-- PROVIDED RECORDS follows --

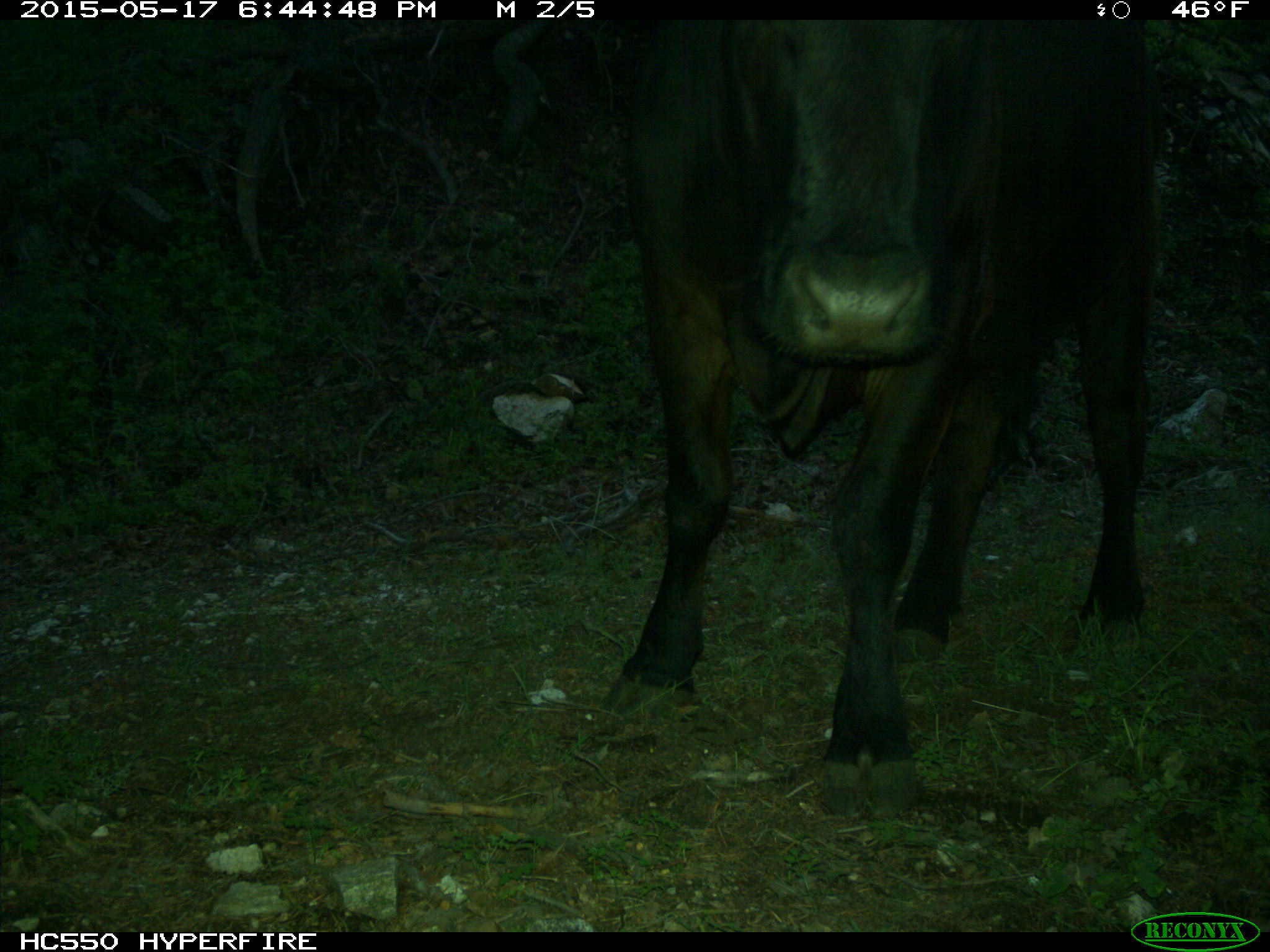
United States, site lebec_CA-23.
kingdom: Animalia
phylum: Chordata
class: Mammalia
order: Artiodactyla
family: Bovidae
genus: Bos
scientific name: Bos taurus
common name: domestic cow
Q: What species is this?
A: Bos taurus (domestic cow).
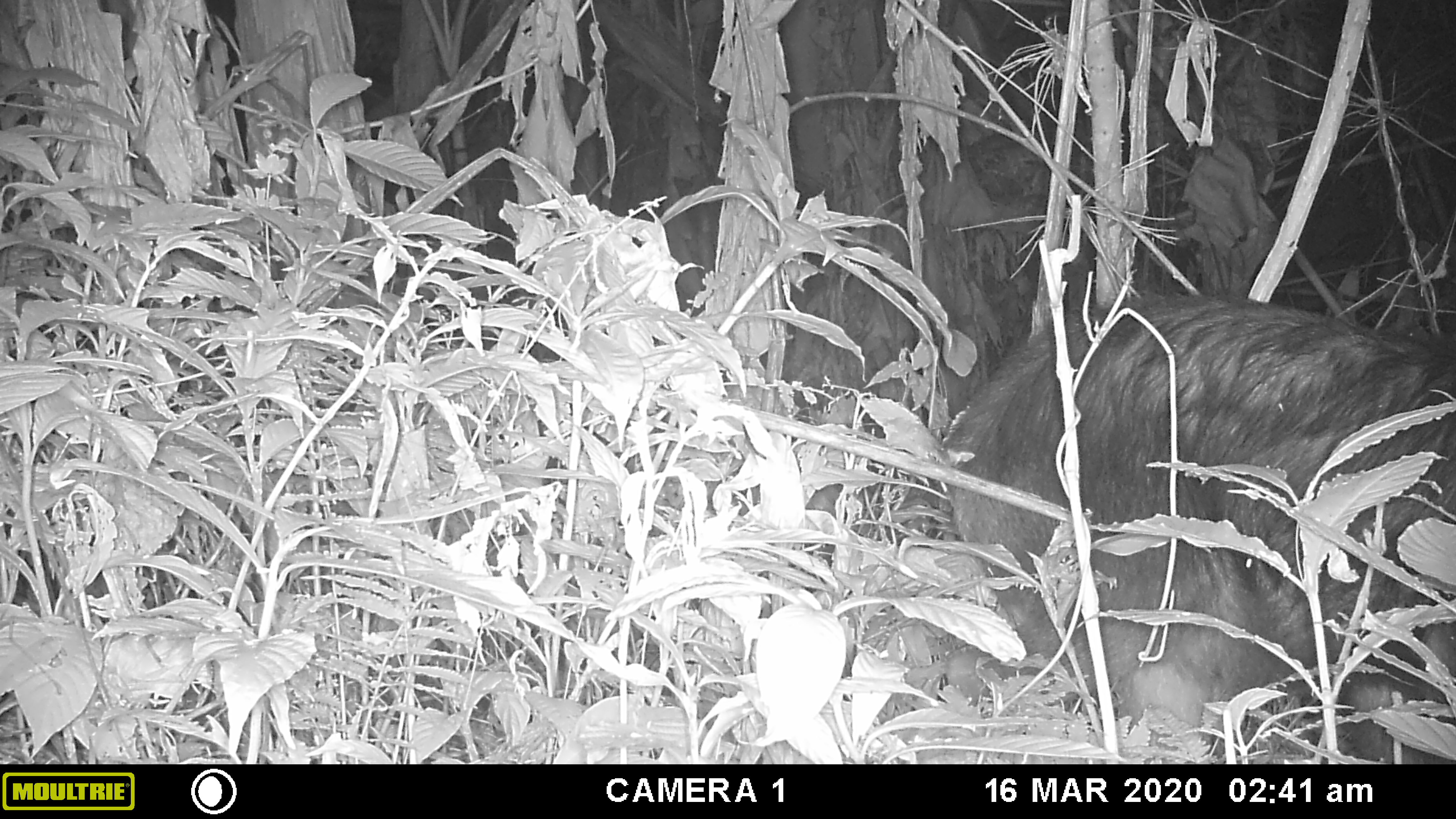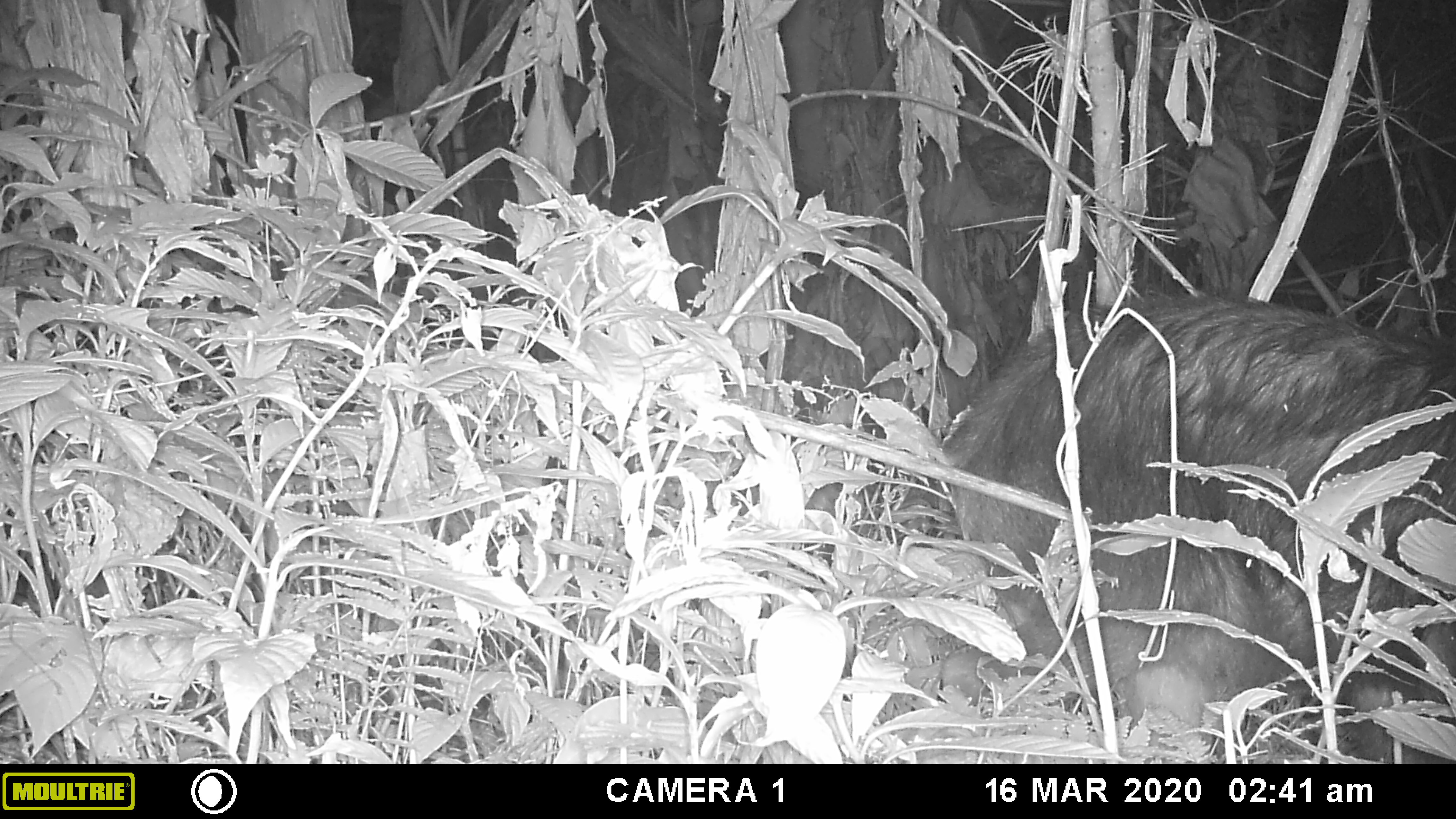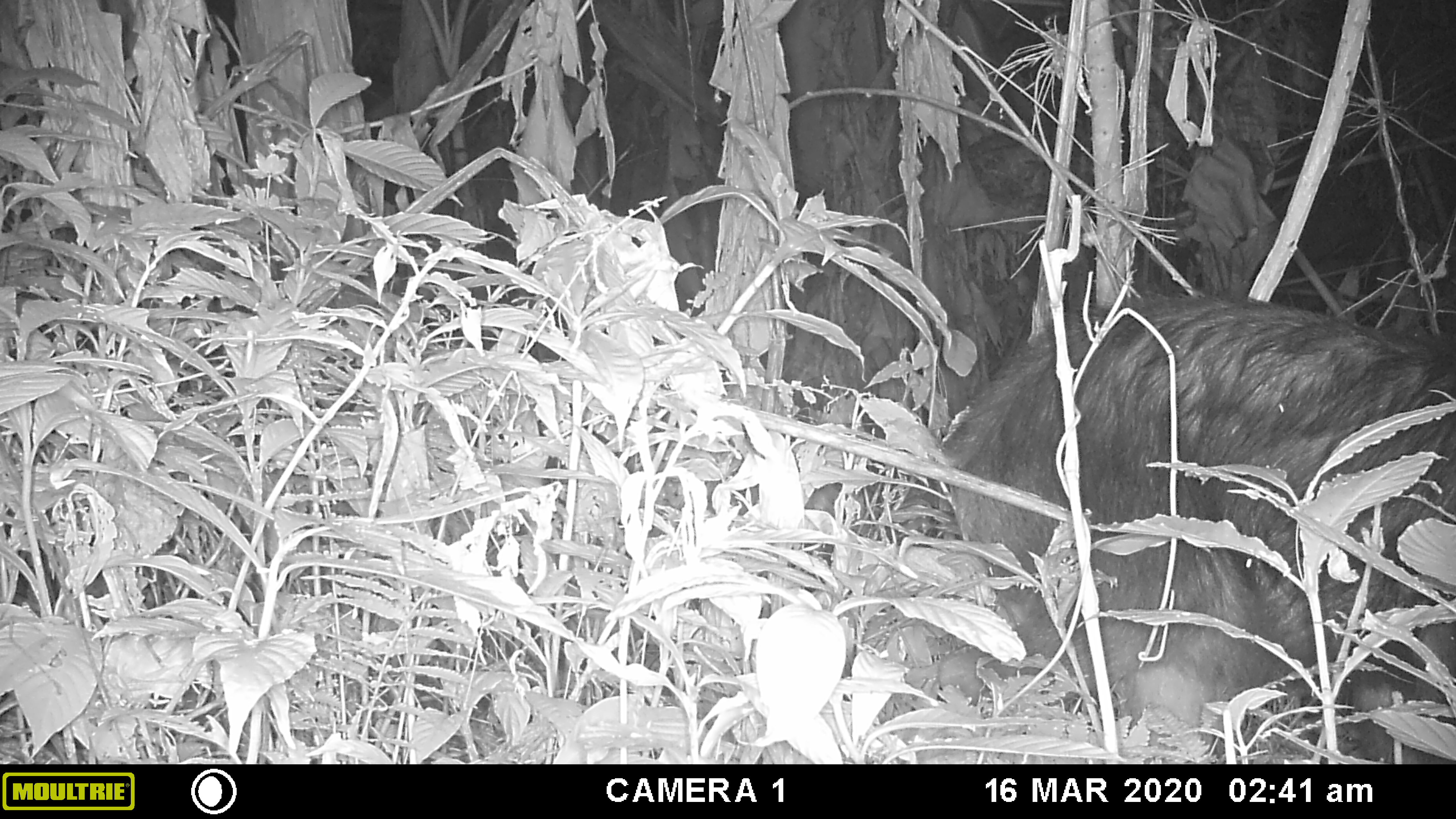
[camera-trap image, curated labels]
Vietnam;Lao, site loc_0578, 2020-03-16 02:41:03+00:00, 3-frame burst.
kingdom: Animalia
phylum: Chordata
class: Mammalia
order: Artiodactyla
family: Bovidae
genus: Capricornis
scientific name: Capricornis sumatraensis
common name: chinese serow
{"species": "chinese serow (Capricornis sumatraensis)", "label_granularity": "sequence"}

-- PROVIDED RECORDS concluded --
-- PROVIDED RECORDS follows --

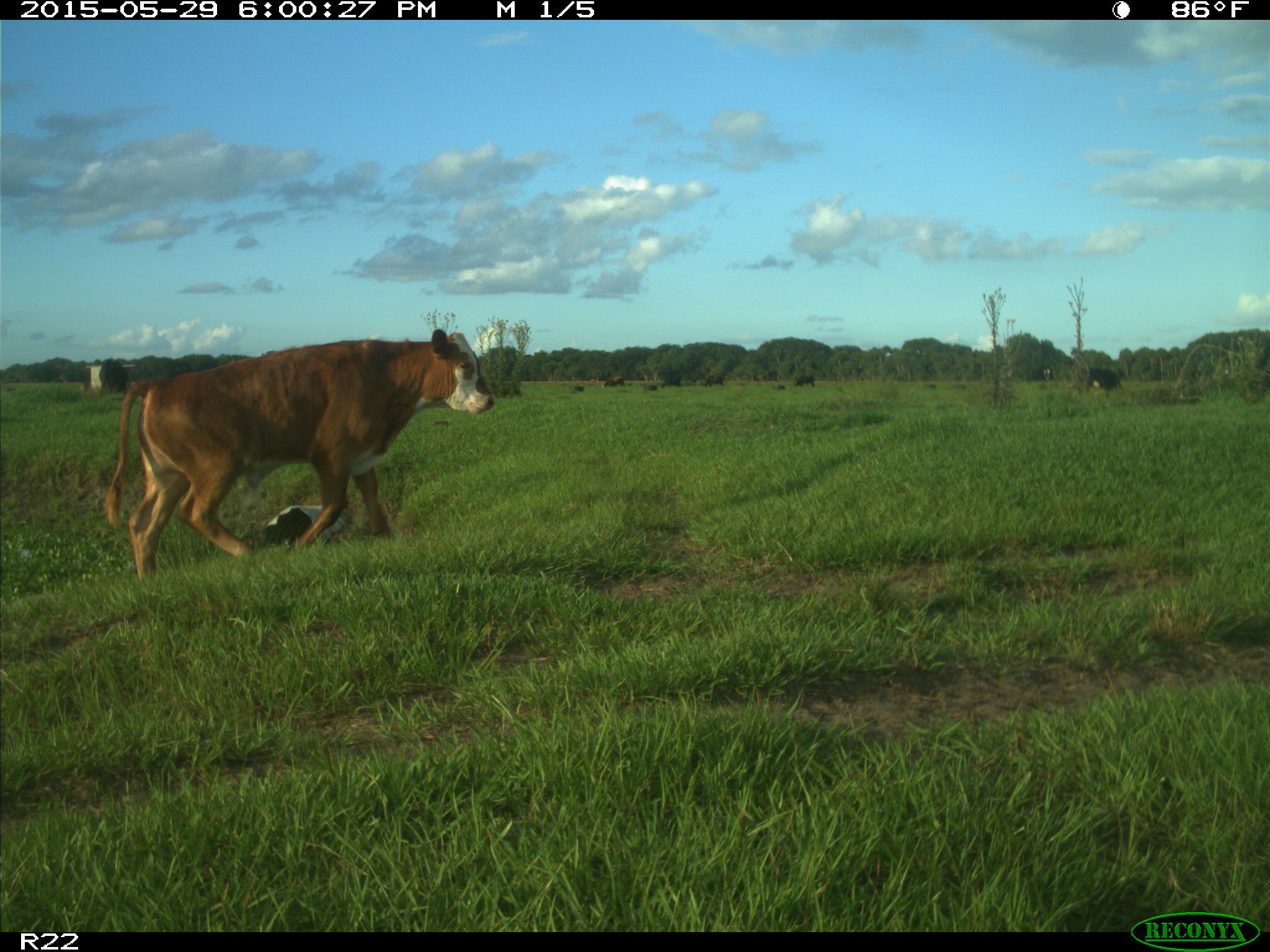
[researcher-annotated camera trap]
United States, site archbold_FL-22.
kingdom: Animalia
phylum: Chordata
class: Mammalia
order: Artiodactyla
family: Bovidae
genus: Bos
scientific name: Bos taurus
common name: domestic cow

-- PROVIDED RECORDS concluded --

Identify and extract each line of the listing that contains "site".

United States, site lebec_CA-23.
Vietnam;Lao, site loc_0578, 2020-03-16 02:41:03+00:00, 3-frame burst.
United States, site archbold_FL-22.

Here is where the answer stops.